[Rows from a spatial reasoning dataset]
———
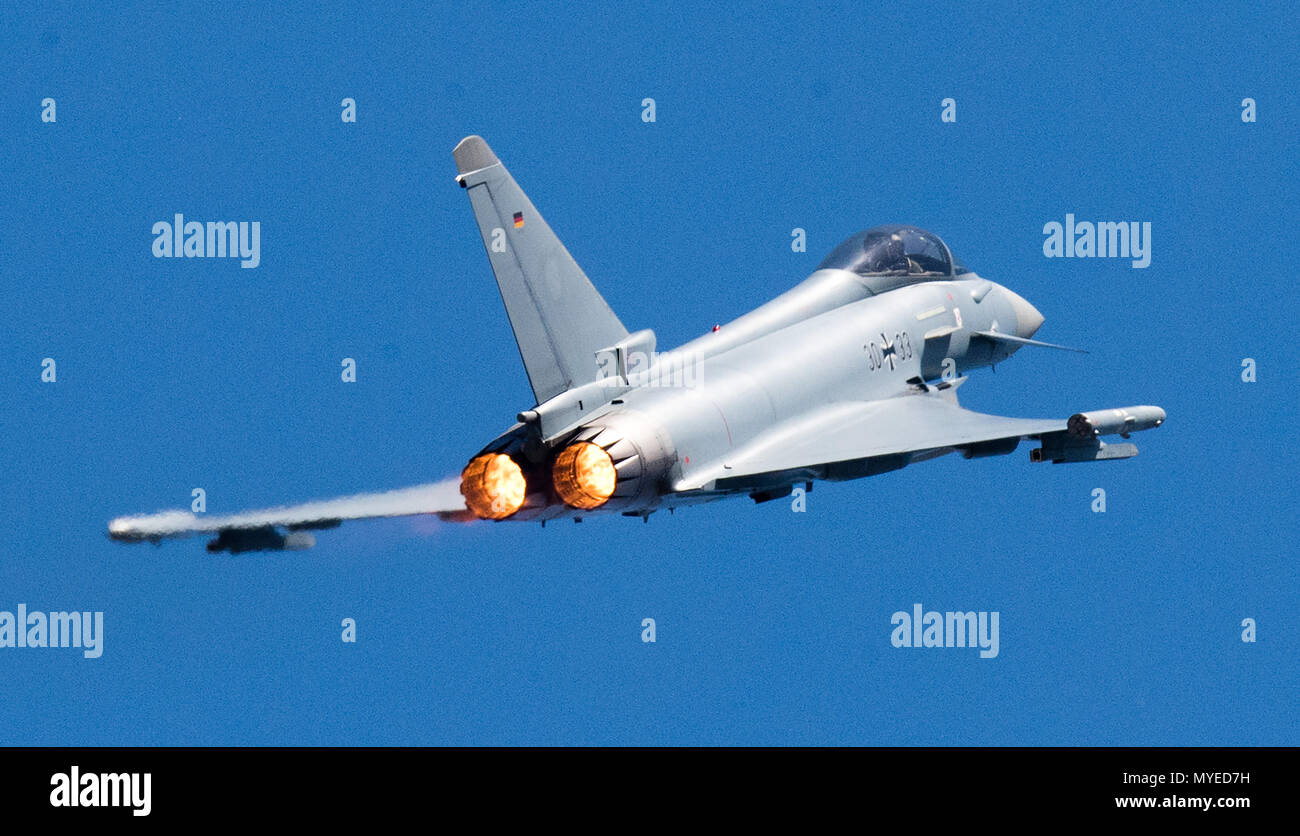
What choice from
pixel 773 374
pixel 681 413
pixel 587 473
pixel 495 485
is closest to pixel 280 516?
pixel 495 485

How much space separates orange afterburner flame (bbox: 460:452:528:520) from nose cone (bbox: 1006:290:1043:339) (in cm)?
1019

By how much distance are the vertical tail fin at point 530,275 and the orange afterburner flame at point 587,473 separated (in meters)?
0.72

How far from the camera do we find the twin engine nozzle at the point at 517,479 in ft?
88.4

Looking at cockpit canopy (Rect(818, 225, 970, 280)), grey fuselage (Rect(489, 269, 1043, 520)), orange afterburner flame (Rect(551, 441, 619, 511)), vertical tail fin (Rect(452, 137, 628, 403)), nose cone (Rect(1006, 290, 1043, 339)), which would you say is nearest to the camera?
orange afterburner flame (Rect(551, 441, 619, 511))

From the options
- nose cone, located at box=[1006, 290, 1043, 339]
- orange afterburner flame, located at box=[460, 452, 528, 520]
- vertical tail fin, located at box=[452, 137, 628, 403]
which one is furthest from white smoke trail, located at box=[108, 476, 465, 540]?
nose cone, located at box=[1006, 290, 1043, 339]

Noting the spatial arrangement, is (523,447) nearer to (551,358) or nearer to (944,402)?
(551,358)

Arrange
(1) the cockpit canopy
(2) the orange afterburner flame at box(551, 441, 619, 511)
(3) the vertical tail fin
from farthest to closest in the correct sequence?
1. (1) the cockpit canopy
2. (3) the vertical tail fin
3. (2) the orange afterburner flame at box(551, 441, 619, 511)

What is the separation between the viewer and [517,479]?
88.6 feet

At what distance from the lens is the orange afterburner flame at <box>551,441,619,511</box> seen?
88.4ft

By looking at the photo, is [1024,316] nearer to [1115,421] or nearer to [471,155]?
[1115,421]

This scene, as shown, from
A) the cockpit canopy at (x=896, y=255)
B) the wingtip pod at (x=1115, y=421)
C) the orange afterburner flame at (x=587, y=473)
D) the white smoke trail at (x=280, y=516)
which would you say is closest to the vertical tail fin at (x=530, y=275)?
the orange afterburner flame at (x=587, y=473)

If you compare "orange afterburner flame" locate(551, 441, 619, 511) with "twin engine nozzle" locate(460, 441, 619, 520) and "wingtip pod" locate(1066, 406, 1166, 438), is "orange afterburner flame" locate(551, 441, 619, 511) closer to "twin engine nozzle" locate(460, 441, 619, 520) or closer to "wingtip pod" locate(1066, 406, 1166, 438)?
"twin engine nozzle" locate(460, 441, 619, 520)

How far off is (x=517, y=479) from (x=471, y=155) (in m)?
3.37

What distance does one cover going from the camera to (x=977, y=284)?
1358 inches
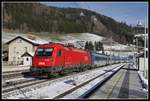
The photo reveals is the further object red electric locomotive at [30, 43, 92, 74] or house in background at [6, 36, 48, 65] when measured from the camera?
house in background at [6, 36, 48, 65]

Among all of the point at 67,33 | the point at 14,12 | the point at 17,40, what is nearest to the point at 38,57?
the point at 17,40

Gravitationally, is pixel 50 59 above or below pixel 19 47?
below

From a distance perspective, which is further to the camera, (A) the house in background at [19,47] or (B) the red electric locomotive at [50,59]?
(A) the house in background at [19,47]

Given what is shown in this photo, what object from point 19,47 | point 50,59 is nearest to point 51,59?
point 50,59

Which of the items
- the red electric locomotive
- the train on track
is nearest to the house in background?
the train on track

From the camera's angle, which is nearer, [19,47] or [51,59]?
[51,59]

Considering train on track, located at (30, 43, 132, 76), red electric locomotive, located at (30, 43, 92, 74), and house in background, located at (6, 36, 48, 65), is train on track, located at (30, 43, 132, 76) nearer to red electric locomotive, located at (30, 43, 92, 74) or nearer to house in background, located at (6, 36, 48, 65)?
red electric locomotive, located at (30, 43, 92, 74)

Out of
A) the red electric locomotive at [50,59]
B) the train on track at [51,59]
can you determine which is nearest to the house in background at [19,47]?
the train on track at [51,59]

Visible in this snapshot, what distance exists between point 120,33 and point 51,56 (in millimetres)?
91366

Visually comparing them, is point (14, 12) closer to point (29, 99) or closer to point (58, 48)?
point (58, 48)

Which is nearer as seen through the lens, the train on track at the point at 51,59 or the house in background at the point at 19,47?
the train on track at the point at 51,59

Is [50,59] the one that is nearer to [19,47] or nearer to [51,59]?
[51,59]

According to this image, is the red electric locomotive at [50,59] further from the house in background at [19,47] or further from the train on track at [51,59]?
the house in background at [19,47]

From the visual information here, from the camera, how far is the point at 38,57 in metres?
30.5
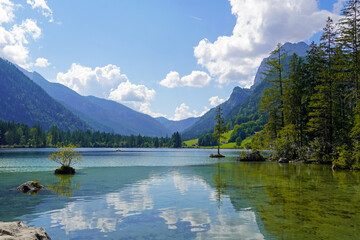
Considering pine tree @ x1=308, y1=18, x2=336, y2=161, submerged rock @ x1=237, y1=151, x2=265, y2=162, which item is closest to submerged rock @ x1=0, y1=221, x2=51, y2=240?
pine tree @ x1=308, y1=18, x2=336, y2=161

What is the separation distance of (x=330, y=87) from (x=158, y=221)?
52.9 meters

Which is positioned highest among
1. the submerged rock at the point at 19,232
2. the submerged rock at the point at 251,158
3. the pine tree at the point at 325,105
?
the pine tree at the point at 325,105

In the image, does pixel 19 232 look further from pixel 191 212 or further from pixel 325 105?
pixel 325 105

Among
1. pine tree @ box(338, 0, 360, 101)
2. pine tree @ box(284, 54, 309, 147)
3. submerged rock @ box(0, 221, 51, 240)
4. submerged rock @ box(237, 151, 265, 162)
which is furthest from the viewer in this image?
submerged rock @ box(237, 151, 265, 162)

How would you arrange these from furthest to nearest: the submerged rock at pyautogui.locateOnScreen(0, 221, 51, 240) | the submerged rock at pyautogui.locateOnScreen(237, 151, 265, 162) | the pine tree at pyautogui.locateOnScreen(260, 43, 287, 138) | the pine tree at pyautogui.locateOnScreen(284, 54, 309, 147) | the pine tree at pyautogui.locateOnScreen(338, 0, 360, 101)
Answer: the submerged rock at pyautogui.locateOnScreen(237, 151, 265, 162), the pine tree at pyautogui.locateOnScreen(260, 43, 287, 138), the pine tree at pyautogui.locateOnScreen(284, 54, 309, 147), the pine tree at pyautogui.locateOnScreen(338, 0, 360, 101), the submerged rock at pyautogui.locateOnScreen(0, 221, 51, 240)

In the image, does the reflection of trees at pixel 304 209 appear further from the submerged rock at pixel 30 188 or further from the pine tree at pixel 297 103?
the pine tree at pixel 297 103

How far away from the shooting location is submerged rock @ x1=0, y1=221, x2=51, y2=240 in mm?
8406

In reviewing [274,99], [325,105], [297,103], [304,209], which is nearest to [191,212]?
[304,209]

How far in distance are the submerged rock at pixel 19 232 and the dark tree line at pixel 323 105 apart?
4426 centimetres

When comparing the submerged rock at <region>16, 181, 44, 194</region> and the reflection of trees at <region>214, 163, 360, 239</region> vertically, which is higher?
the reflection of trees at <region>214, 163, 360, 239</region>

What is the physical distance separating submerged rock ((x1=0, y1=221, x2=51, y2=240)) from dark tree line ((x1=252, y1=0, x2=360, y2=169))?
44261 mm

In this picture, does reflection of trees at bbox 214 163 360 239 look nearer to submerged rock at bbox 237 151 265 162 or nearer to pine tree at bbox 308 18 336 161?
pine tree at bbox 308 18 336 161

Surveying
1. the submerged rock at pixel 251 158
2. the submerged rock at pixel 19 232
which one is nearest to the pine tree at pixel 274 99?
the submerged rock at pixel 251 158

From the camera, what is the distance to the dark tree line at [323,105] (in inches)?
1847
———
Write out the whole listing again, exactly, with no pictures.

Result »
What choice from
pixel 773 374
pixel 681 413
pixel 587 473
pixel 495 485
is closest to pixel 280 516?
pixel 495 485

How much space separates orange afterburner flame (bbox: 460:452:528:520) from nose cone (bbox: 1006:290:1043:339) (in cm)?
1019

By how much distance are the vertical tail fin at point 530,275 and the orange afterburner flame at point 587,473 separated (in meters)?
0.72

How far from the camera do we find the twin engine nozzle at the point at 517,479 in ft?
88.4

Looking at cockpit canopy (Rect(818, 225, 970, 280)), grey fuselage (Rect(489, 269, 1043, 520)), orange afterburner flame (Rect(551, 441, 619, 511)), vertical tail fin (Rect(452, 137, 628, 403)), nose cone (Rect(1006, 290, 1043, 339)), which would you say is nearest to the camera?
orange afterburner flame (Rect(551, 441, 619, 511))

From the options
- nose cone, located at box=[1006, 290, 1043, 339]
- orange afterburner flame, located at box=[460, 452, 528, 520]
- vertical tail fin, located at box=[452, 137, 628, 403]
which one is furthest from white smoke trail, located at box=[108, 476, 465, 540]?
nose cone, located at box=[1006, 290, 1043, 339]

Noting the spatial arrangement, is (523,447) nearer to (551,358) or nearer to (944,402)?
(551,358)

Arrange
(1) the cockpit canopy
(2) the orange afterburner flame at box(551, 441, 619, 511)
(3) the vertical tail fin
from farthest to closest in the correct sequence?
1. (1) the cockpit canopy
2. (3) the vertical tail fin
3. (2) the orange afterburner flame at box(551, 441, 619, 511)

What is the separation between the viewer and [517,479]?
88.6 feet

At what distance from the lens is the orange afterburner flame at <box>551,441,619,511</box> seen?
88.4ft

By looking at the photo, is [1024,316] nearer to [1115,421] or nearer to [471,155]?
[1115,421]

This scene, as shown, from
A) the cockpit canopy at (x=896, y=255)
B) the wingtip pod at (x=1115, y=421)
C) the orange afterburner flame at (x=587, y=473)
D) the white smoke trail at (x=280, y=516)
which would you say is closest to the vertical tail fin at (x=530, y=275)?
the orange afterburner flame at (x=587, y=473)

If you compare "orange afterburner flame" locate(551, 441, 619, 511) with "twin engine nozzle" locate(460, 441, 619, 520) and "wingtip pod" locate(1066, 406, 1166, 438), is "orange afterburner flame" locate(551, 441, 619, 511) closer to "twin engine nozzle" locate(460, 441, 619, 520) or closer to "wingtip pod" locate(1066, 406, 1166, 438)?
"twin engine nozzle" locate(460, 441, 619, 520)

How far off is (x=517, y=479) from (x=471, y=155) (in m)?
3.37

What distance does one cover going from the camera to (x=977, y=284)?
1358 inches
The photo reveals is the further object red electric locomotive at [30, 43, 92, 74] or house in background at [6, 36, 48, 65] when measured from the camera?
house in background at [6, 36, 48, 65]

Among all of the point at 67,33 | the point at 14,12 | the point at 17,40, what is nearest to the point at 38,57?
the point at 17,40

Gravitationally, is pixel 50 59 above or below pixel 19 47?
below

From a distance perspective, which is further to the camera, (A) the house in background at [19,47] or (B) the red electric locomotive at [50,59]?
(A) the house in background at [19,47]

Given what is shown in this photo, what object from point 19,47 | point 50,59 is nearest to point 51,59?
point 50,59

Which of the items
- the red electric locomotive
- the train on track
is nearest to the house in background?
the train on track

From the camera's angle, which is nearer, [19,47] or [51,59]?
[51,59]

Considering train on track, located at (30, 43, 132, 76), red electric locomotive, located at (30, 43, 92, 74), and house in background, located at (6, 36, 48, 65), is train on track, located at (30, 43, 132, 76) nearer to red electric locomotive, located at (30, 43, 92, 74) or nearer to house in background, located at (6, 36, 48, 65)?
red electric locomotive, located at (30, 43, 92, 74)

Out of
A) the red electric locomotive at [50,59]
B) the train on track at [51,59]
can you determine which is nearest to the house in background at [19,47]?
the train on track at [51,59]

Visible in this snapshot, what distance exists between point 120,33 and point 51,56 (in millimetres)?
91366

Visually comparing them, is point (14, 12) closer to point (29, 99) or closer to point (58, 48)?
point (58, 48)

Which is nearer as seen through the lens, the train on track at the point at 51,59 or the house in background at the point at 19,47?
the train on track at the point at 51,59

Is [50,59] the one that is nearer to [19,47] or nearer to [51,59]?
[51,59]

According to this image, is the red electric locomotive at [50,59] further from the house in background at [19,47] or further from the train on track at [51,59]?
the house in background at [19,47]

From the visual information here, from the camera, how far is the point at 38,57 in metres?
30.5
Considering pine tree @ x1=308, y1=18, x2=336, y2=161, submerged rock @ x1=237, y1=151, x2=265, y2=162, which item is closest to submerged rock @ x1=0, y1=221, x2=51, y2=240?
pine tree @ x1=308, y1=18, x2=336, y2=161

What is the separation distance of (x=330, y=87) from (x=158, y=221)?
52.9 meters

Which is positioned highest among
1. the submerged rock at the point at 19,232
2. the submerged rock at the point at 251,158
3. the pine tree at the point at 325,105
?
the pine tree at the point at 325,105

In the image, does pixel 19 232 look further from pixel 191 212 or further from pixel 325 105?
pixel 325 105

Among
1. pine tree @ box(338, 0, 360, 101)
2. pine tree @ box(284, 54, 309, 147)
3. submerged rock @ box(0, 221, 51, 240)
4. submerged rock @ box(237, 151, 265, 162)
which is furthest from the viewer in this image?
submerged rock @ box(237, 151, 265, 162)

How would you arrange these from furthest to nearest: the submerged rock at pyautogui.locateOnScreen(0, 221, 51, 240) | the submerged rock at pyautogui.locateOnScreen(237, 151, 265, 162) | the pine tree at pyautogui.locateOnScreen(260, 43, 287, 138) | the pine tree at pyautogui.locateOnScreen(284, 54, 309, 147) | the pine tree at pyautogui.locateOnScreen(338, 0, 360, 101)
Answer: the submerged rock at pyautogui.locateOnScreen(237, 151, 265, 162), the pine tree at pyautogui.locateOnScreen(260, 43, 287, 138), the pine tree at pyautogui.locateOnScreen(284, 54, 309, 147), the pine tree at pyautogui.locateOnScreen(338, 0, 360, 101), the submerged rock at pyautogui.locateOnScreen(0, 221, 51, 240)

In the image, does the reflection of trees at pixel 304 209 appear further from the submerged rock at pixel 30 188 or further from the pine tree at pixel 297 103?
the pine tree at pixel 297 103

How far away from the shooting location is submerged rock @ x1=0, y1=221, x2=51, y2=240 in mm?
8406

In reviewing [274,99], [325,105], [297,103], [304,209], which is nearest to [191,212]?
[304,209]

How far in distance are the submerged rock at pixel 19 232 and the dark tree line at pixel 323 105 apart?
4426 centimetres

When comparing the submerged rock at <region>16, 181, 44, 194</region> and the reflection of trees at <region>214, 163, 360, 239</region> vertically, which is higher?
the reflection of trees at <region>214, 163, 360, 239</region>

What is the physical distance separating submerged rock ((x1=0, y1=221, x2=51, y2=240)) from dark tree line ((x1=252, y1=0, x2=360, y2=169))?
44261 mm

In this picture, does reflection of trees at bbox 214 163 360 239 look nearer to submerged rock at bbox 237 151 265 162 or nearer to pine tree at bbox 308 18 336 161?
pine tree at bbox 308 18 336 161

Surveying
1. the submerged rock at pixel 251 158
2. the submerged rock at pixel 19 232
which one is nearest to the pine tree at pixel 274 99?
the submerged rock at pixel 251 158

From the camera, what is the distance to the dark tree line at [323,105] (in inches)?
1847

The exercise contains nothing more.